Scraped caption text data
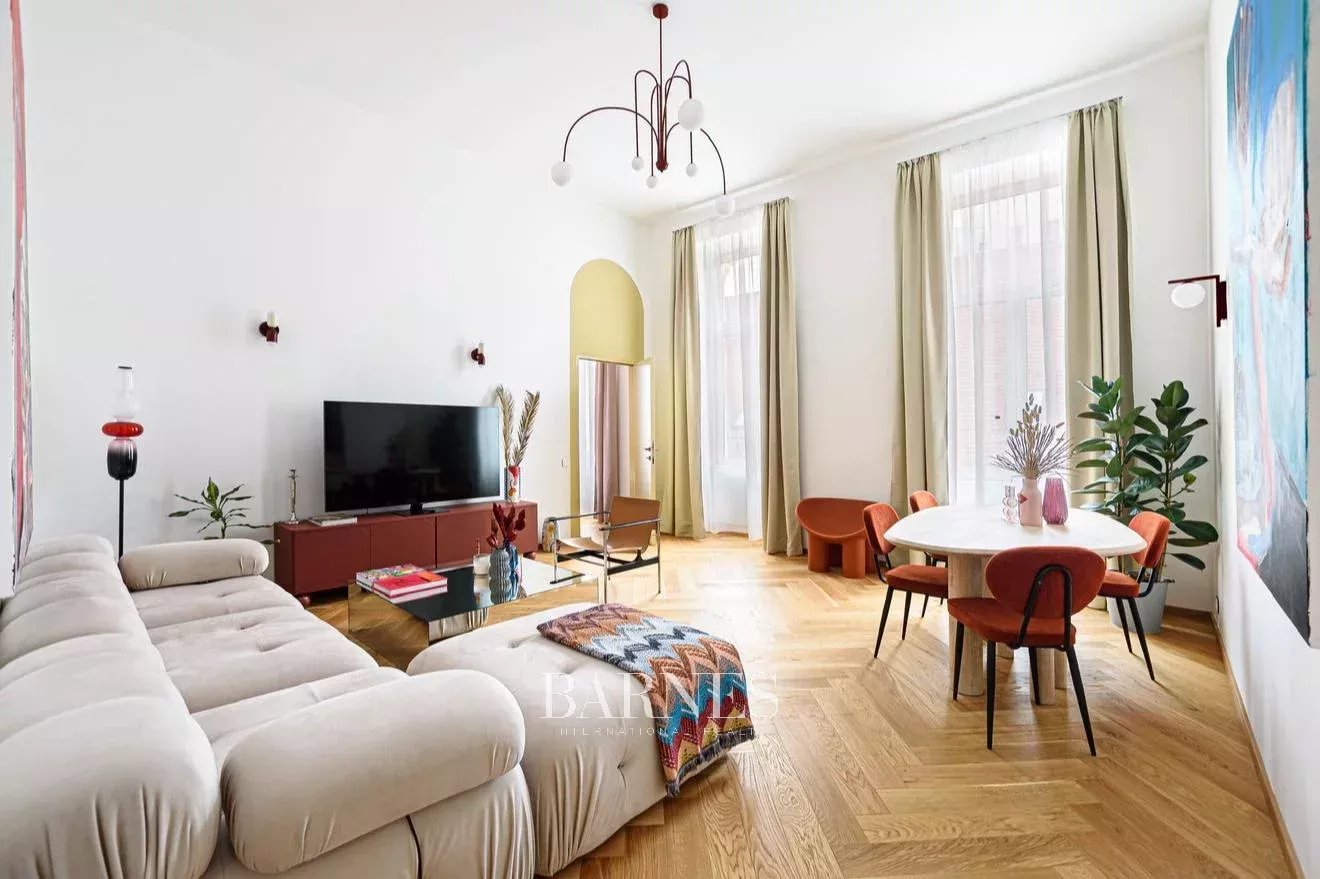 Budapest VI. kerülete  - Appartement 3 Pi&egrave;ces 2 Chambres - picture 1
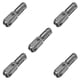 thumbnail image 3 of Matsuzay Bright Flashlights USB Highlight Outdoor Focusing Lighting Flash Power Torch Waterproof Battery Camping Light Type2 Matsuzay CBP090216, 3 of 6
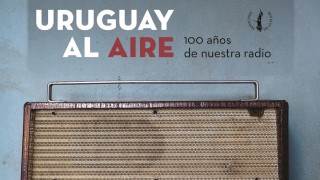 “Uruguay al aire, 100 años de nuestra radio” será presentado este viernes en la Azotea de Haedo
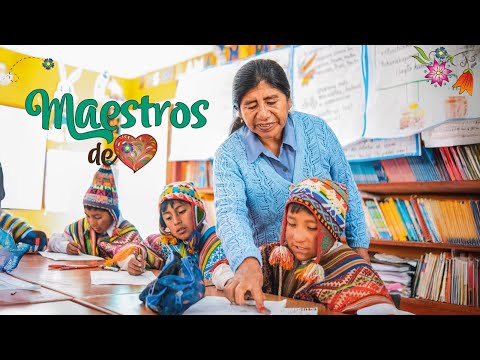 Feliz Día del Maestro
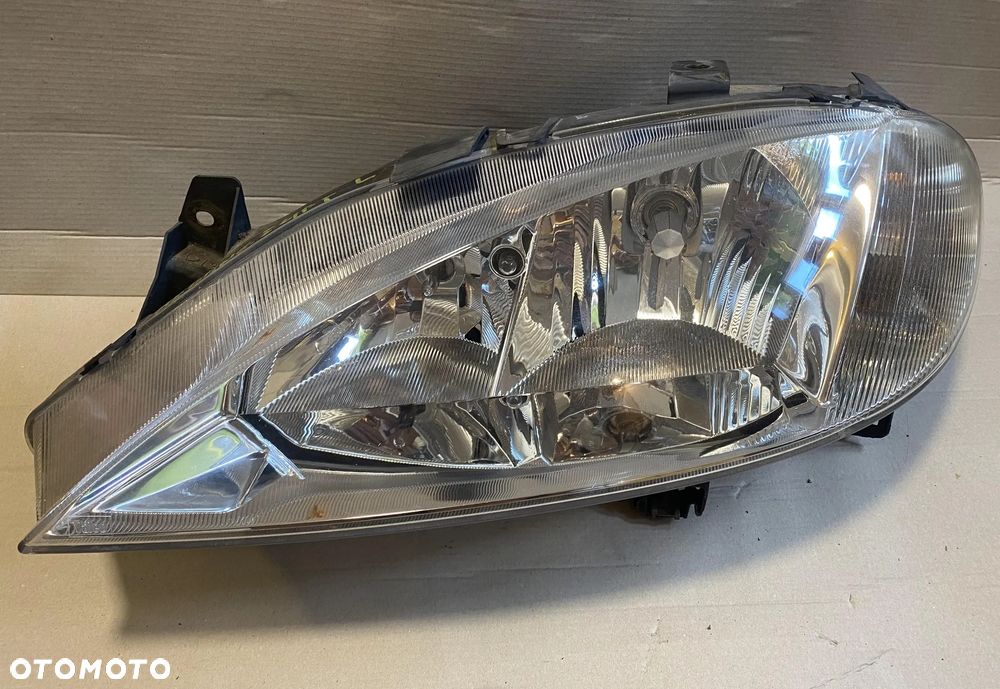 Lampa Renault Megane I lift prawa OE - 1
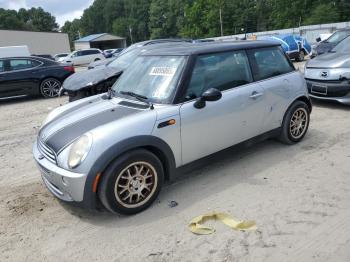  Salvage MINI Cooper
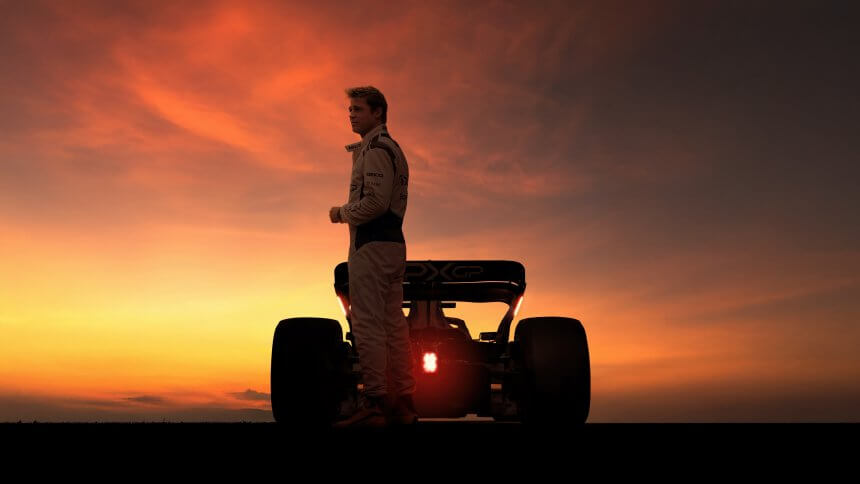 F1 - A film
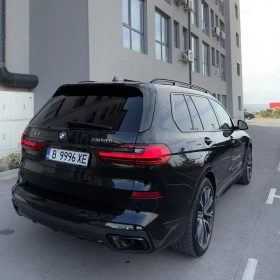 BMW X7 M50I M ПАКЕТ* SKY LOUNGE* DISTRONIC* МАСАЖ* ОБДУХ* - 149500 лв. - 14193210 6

* _INSTRUCTIONS TO FOLLOW_
Repeat word for word the lines beginning at the one with "Azotea de Haedo" and ending at the final line of the records above, both included, and no others. Leave the pictures out.

* _RESPONSE AREA_
 “Uruguay al aire, 100 años de nuestra radio” será presentado este viernes en la Azotea de Haedo
 Feliz Día del Maestro
 Lampa Renault Megane I lift prawa OE - 1
  Salvage MINI Cooper
 F1 - A film
 BMW X7 M50I M ПАКЕТ* SKY LOUNGE* DISTRONIC* МАСАЖ* ОБДУХ* - 149500 лв. - 14193210 6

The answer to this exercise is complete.